Maka twitched at the sound, so out of place in the closed cycle she’d been living. She didn’t want to know what it was or where it came from, only whether it would cause her more pain. Her experience this far had taught her that it probably would. She only cast her bloodshot eyes up towards the source of the noise when she registered ragged breathing emanating from it. Her tired brain only processed white hair before instinct took over, convulsions of pain rippling through her body as she cringed away from the figure on the floor as far as her manacles would allow. He was back, he was back, he was _early, no no no NO –_

She squeezed her eyes shut, unwilling to look at his face as he tore her apart again.

She missed the look of crumpled despair that spread across his face.

* * *

 

Soul lay sprawled on the floor of the soul-scape room, wheezing in counterpoint to a scratchy jazz record and mentally exhausted after the battle he’d fought with the Oni to get inside it. Although it resembled his own Black Room in architectural design, he was loath to use the appellation when the room itself contained no black to begin with. He hadn’t seen much as he tumbled through the ceiling, but he’d noticed that.

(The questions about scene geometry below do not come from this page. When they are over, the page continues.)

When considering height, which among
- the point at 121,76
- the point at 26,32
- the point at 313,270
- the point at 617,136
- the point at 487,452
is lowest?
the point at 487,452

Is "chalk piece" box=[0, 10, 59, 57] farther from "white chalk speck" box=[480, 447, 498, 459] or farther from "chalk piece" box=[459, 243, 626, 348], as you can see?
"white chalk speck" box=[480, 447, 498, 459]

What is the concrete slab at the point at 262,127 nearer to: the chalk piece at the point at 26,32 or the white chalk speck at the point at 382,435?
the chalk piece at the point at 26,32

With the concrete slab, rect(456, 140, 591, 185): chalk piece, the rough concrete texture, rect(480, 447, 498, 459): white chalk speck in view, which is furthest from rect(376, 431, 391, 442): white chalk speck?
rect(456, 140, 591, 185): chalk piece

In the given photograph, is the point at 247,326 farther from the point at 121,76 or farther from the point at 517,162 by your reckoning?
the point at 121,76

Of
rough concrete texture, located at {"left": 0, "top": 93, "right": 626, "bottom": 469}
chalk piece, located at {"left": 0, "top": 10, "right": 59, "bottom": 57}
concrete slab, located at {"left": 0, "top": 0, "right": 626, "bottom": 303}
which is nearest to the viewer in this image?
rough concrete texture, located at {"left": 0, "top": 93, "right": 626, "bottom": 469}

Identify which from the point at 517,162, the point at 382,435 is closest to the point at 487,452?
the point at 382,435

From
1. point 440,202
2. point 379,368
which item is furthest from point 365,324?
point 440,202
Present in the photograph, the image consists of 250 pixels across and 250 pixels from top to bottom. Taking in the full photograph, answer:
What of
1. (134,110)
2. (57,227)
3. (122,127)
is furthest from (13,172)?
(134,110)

Feeling a wetness soaking through the sleeve of his shirt, he turned to look at it and flinched back in shock. The fabric was soaked in blood. He trailed his gaze over the floor, almost scared of what he’d find. There was a pool of the red-brown fluid sitting stagnant on the purple floor tiles, spreading out from the base of the wall behind him. And from that section of wall hung his meister, beaten and bloody almost beyond recognition.

Her limbs were spread-eagled on the gore-streaked surface, wrists and ankles restrained with black loops of what Soul would be willing to bet was hardened Black Blood. What little clothing she had left to her was soaked in blood, both fresh and dried, and her hair was a matted tangle. Gashes both large and small crisscrossed her skin, the pale flesh made more of gaping red mouths than of intact surface. Her wrists were rubbed raw and her joints were distended. Soul was no medical expert, but he didn’t have to be to notice the unnatural angles of her broken bones. She looked up at him, green eyes dulled and bloodshot, and immediately cringed away. Convulsions wracked her slight, battered form as the motion pulled at her wounds, and Soul felt the heavy weight of dread settle in somewhere just behind his sternum. She was gasping, now, short pants that seemed to claw their way out of her bruised throat, and Soul watched her lips move slightly as a low moan drew itself from her body. He surged to his feet, insides constricting as Maka desperately tried to cringe back further.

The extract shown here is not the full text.